Although he attended classes at Northwestern University in Chicago during high school, he never enrolled in college, but instead took acting lessons with Larry Moss, a name often mentioned in Oscar acceptance speeches. He landed his first (one-line) role at 19, in the TV mini-series “Blind Faith”, but “served time” as a bus-boy at a Sunset Boulevard hotel restaurant until he left to do “Guinevere”.
His salary is now estimated at several million a year, and he’s recognised almost everywhere; during a holiday by the Dead Sea in 1998, a busload of German tourists spotted him and shouted: “Das ist Carter!”
But one place his celebrity went unnoticed was the war-ravaged Balkans, in the final days of the Kosovo crisis last year. He was invited to visit refugee camps in Macedonia by a medical relief organisation called Doctors of the World, which had asked him to help publicise its work several years earlier. Wyle, accompanied by Warbin and his mother, flew to Skopje, the Macedonian capital, and stayed in a house with six doctors who were taking care of 12,000 people in the Senekos refugee camp, about 30 minutes’ drive from Skopje.
A few days later, at the Blace border crossing with Kosovo, the doctors and their “guests” met a new group of about 3,000 refugees. “It was hot,” Wyle says, “but since it was easier to wear all your clothes than carry them, people had six or seven layers of clothing on them, so they were passing out, completely dehydrated.”
Unintentionally, Warbin and Wyle brought some joy into the gloomy day of hundreds of Kosovars. They decided to take some pictures with a Polaroid camera.
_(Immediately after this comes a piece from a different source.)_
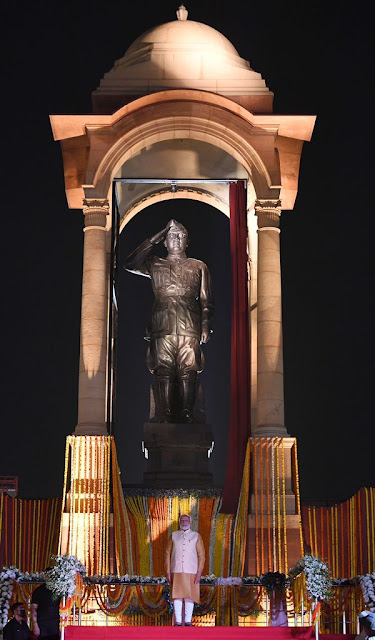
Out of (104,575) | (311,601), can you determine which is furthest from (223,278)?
(311,601)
But before they knew it, they were surrounded by refugees, begging to have their photographs taken — they had hardly had time to think about cameras and photo albums as they had been driven away from their homes. “That was the first time I saw any smiles and heard laughter,” Wyle says, with a trembling voice.
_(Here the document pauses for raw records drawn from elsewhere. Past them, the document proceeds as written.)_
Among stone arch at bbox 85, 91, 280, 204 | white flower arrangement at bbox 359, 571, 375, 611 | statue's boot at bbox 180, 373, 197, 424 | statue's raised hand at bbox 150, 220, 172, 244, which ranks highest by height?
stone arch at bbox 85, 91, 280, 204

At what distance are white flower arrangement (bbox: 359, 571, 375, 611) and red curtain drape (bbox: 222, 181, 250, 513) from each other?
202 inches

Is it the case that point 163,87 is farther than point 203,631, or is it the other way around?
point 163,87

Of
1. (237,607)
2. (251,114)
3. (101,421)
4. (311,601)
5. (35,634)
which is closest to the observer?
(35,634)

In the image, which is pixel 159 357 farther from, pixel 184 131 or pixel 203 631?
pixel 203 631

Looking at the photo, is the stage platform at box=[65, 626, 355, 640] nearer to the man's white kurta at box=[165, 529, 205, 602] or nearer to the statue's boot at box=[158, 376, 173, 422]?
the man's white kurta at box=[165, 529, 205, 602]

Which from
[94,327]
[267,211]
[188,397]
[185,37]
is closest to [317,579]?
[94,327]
He hasn’t forgotten the images and sounds of “absolute hope against absolute brutality — it’s something you never think you’d experience and something you never forget”. He says he made some good friends among the refugees and tried, unsuccessfully, to help a family come to the US.
His “ER” contract expires in two years and, after having thought “long and hard”, he has decided not to renew it. “I’ve never looked at ‘ER’ as a landing spot so much as a taking-off,” he says. “It’s not easy for actors to find that kind of quality material on a regular basis, where you get to play as dynamic and multidimensional a character as the one I get to play.”
He acknowledges the possibility that “I may not have a career after ‘ER’,” but sees no reason to fret over it. “Because I’m a young man, and relatively new in this business, I have time on my side. I’ve killed my 20s probably in the best possible way, doing the best television you can do. If I have to disappear for a couple of years because I’m unhireable due to the exposure, so be it. They subsidise that time for me in my contract by paying me a king’s ransom. But I don’t have any grand illusions about where I should be.”